Le groupe Constellium, spécialisé dans la fabrication de produits en aluminium et fournissant les secteurs de l’aérospatial, l’automobile ou encore des emballages, accuse le secrétaire général de la CGT de vol de tôles en aluminium. « C’est juste impossible » explique Frédéric, un des ouvriers du groupe. « On a le droit d’acheter cent kilos de tôle par an au prix du déchet. En gros, on achète à petit prix des pièces d’aluminium qui ne sont pas vendables car tachées ou rayées. On te le prélève sur ton salaire. Mais tu ne peux pas voler aussi facilement des tôles d’aluminium, les sortir comme ça de l’usine. Le pire c’est que ces tôles sont toujours stockées, Constellium les a encore. Ils n’ont aucune preuve concernant un vol. » D’ailleurs un CSE (Comité Social et Économique) extraordinaire, qui est une instance représentative du personnel, a été saisi en plus de l’inspection du travail par Constellium. Sur les vingt-et-un membres du comité, tous ont voté contre le renvoi de Christian Lacoste et ont conclu à un manque de preuves dans le dossier.

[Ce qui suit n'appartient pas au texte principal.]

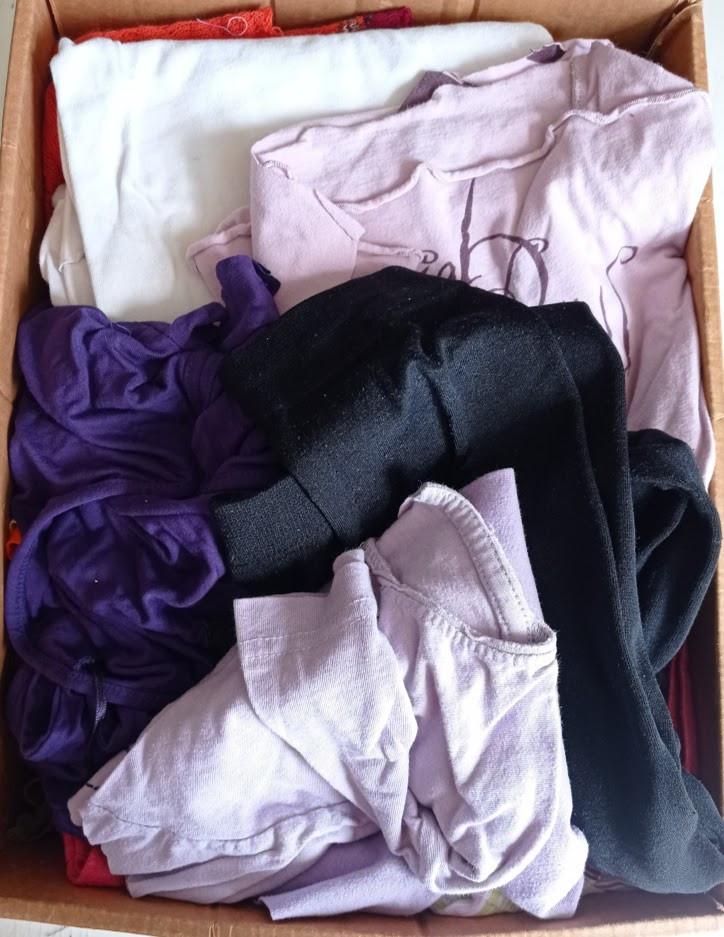 Box of used t shirts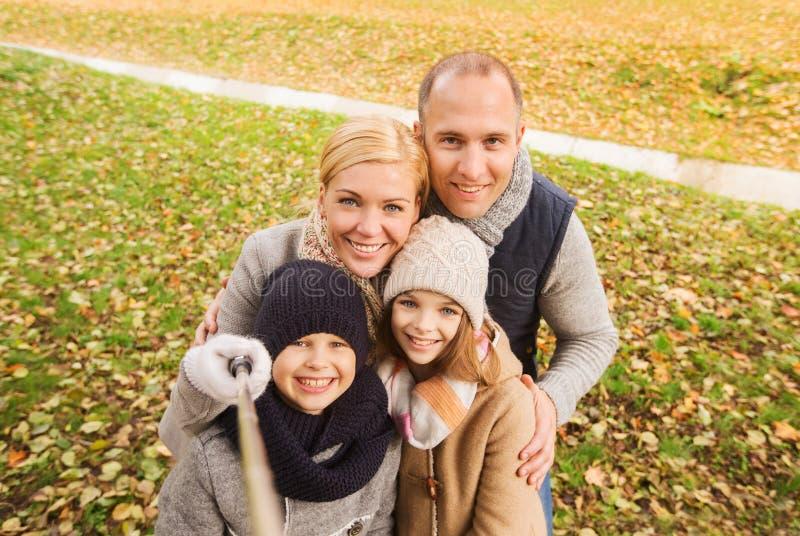 愉快的家庭用selfie棍子在秋天公园 免版税库存照片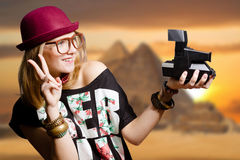 Girl in glasses with retro camera on Egypt pyramid. Picture of joyfull woman in hipster glasses and pot hat with vintage camera. Young traveler smiling on Egypt Stock Photos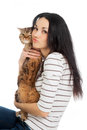 Beautiful smiling brunette girl and her ginger cat over white background Stock Photo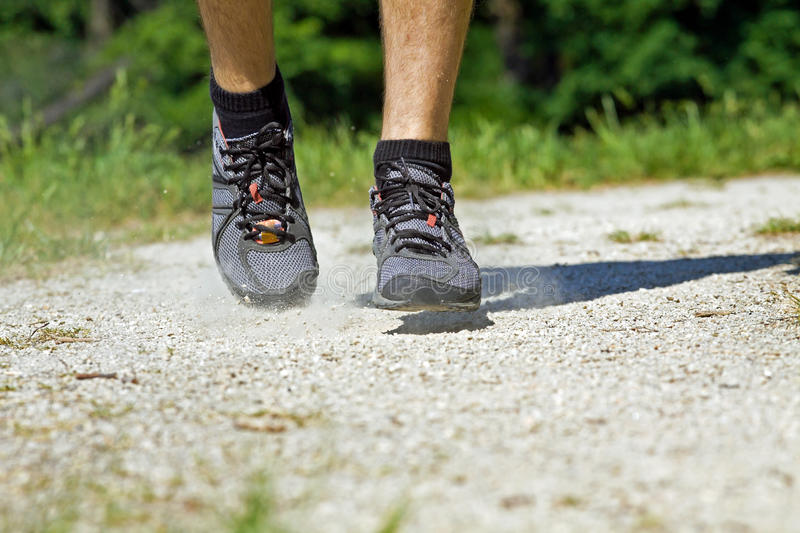 Trail running sport shoes in summer nature. Trail runner in summer nature, running closeup stock image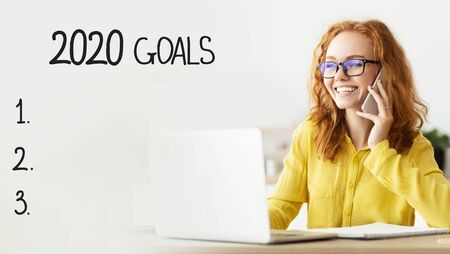 Target Business development to success in 2020. Cheerful girl talking on phone and working on laptop, goals checklist with empty space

En plus du soutien de la CGT et du CSE, le syndicaliste reçoit celui du NPA (Nouveau Parti Anticapitaliste), de FO (Force Ouvrière) et de l’UCL (Union Communiste Libertaire), présents devant la cité administrative. Patrick Goyeau, militant au NPA, explique leur présence : « On le soutient parce que ce sont des dossiers qui sont montés depuis des années contre lui. C’est un militant obstiné. Il y a quinze jours, après le vote du CSE, Constellium a ajouté de nouvelles accusations. Le groupe s’acharne sur lui. » Il poursuit en racontant une autre affaire tombée sur le dos du secrétaire général : « Un jour, deux salariés étaient en conflit. Après que ça ait fait désordre dans l’usine, un des deux employés a été licencié, pas l’autre. Sauf que celui qui est resté s’est suicidé en 2013. Et Constellium a accusé Christian d’avoir harcelé moralement cette personne et d’être responsable de son suicide ! Il est d’ailleurs convoqué le 11 janvier au tribunal correctionnel sur cette affaire. Sauf qu’entre 2011 et 2015, il y a eu six suicides à Constellium. Ce sont les dirigeants, les responsables du mal-être de leurs employés. » Pour ses collègues, Cyrille, Mickaël et Aurélien, si le groupe porte régulièrement plainte contre lui, c’est « parce qu’en tant que secrétaire général, à chaque nouvelle affaire, c’est lui qui prend pour tous les syndicalistes. Même si aucun tract n’est signé Christian Lacoste, mais bien CGT, ils ne visent que sa personne. Pour donner l’exemple, pour faire peur et se débarrasser de lui, un des seuls qui défend encore les salariés. »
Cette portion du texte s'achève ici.